Cem Kösemeci, sularda kirliliği önlemede yapılan yasal düzenlemenin yetersiz kaldığına vurgu yaparak; “Dünyada su tüketiminin % 70’i sulama amaçlı olarak tarımda gerçekleşmektedir. Yine yeraltı sularının kirlenmesinde kuralına uygun olarak uzaklaştırılmayan hayvansal atıkların, organik maddelerin, pestisitlerin, nitrat ve fosfatlı gübrelerin önemli payı vardır. Tarımda pestisit kullanımı ve sulama teknikleri mutlaka izlenmeli, yönlendirilmeli ve gereği gibi denetlenmelidir.

“SU KAYNAKLARINI KORUYACAK YATIRIMLAR KAMU ELİYLE BİR AN EVVEL YAPILMALI”

Atıkların doğaya salınmaması veya sularda kirliliği önleme konusunda yapılan yasal düzenlemeler tek başına yeterli olmamaktadır. Tarım ve gıda sektörüne kamucu bakışla yaklaşmak; atık ve gübreleri değerlendirerek su kaynaklarını koruyacak yatırımları kamu eliyle ve bir an evvel yapmak önemli ve vazgeçilmez bir adımdır.

Halkımızın içme kullanma suyunu sağlayan şebeke suyu, ülkemizde her zaman ücretli olmuştur ve toplum buna öylesine alıştırılmıştır ki aksi düşünülmemiştir. Oysa su haktır.
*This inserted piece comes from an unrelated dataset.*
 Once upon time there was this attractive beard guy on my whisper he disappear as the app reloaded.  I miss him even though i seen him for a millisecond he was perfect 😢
Suyu ticari bir meta haline getirip para ile alınır satılır yapmak insanlık değerlerine aykırıdır. Kamu yöneticileri halkın güvenli suya yeterli miktarda ve ücretsiz olarak ulaşmasını sağlamakla yükümlüdür” şeklinde konuştu.
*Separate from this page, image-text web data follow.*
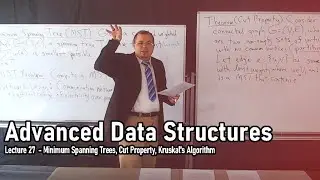 Lecture 27: Minimum Spanning Trees, Cut Property, Kruskal's Algorithm [Advanced Data Structures]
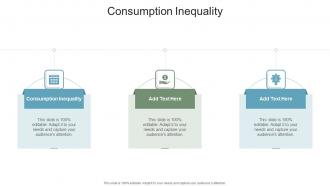 Consumption Inequality In Powerpoint And Google Slides Cpb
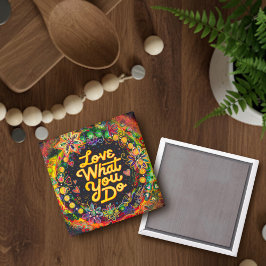 Spaß Inspirierend Liebe, was man macht Inspiritivi Magnet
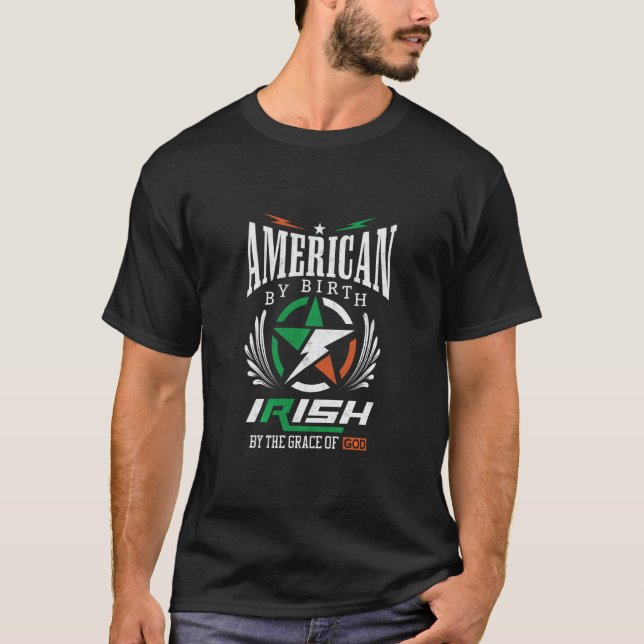 American By Birth Irish By The Grace Of God T-Shir T-Shirt (Front)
“SULARI KORUMAK HEPİMİZİN ORTAK SORUMLULUĞUDUR”

Suları koruyup temiz tutarak gelecek nesillere yaşanır bir gelecek bırakmanın herkesin ortak sorumluğunu olduğunu ifade eden Cem Kösemeci; “Çevre, iklim, tarım, gıda, toprak su politikalarında bir an evvel katılımcı bir yaklaşım benimsenmeli ve başta kamu kurumu niteliğinde meslek odaları olmak üzere bilim insanları ve ilgili kesimler sürece dahil edilmelidir. Su yönetimi multidisipliner bir konudur. Gerekli bilgi paylaşımını sağlayacak yaklaşım geliştirilmelidir.  Kısa, orta ve uzun vadeli iklim değişikliği, kuraklık senaryoları yapılarak gereken adımlar şimdiden atılmalıdır. Yarın çok geç olabilir. Su, yaşamın kaynağıdır. Suları korumak ve temiz tutarak gelecek nesillere yaşanır bir dünya bırakmak hepimizin ortak sorumluluğudur” diye konuştu.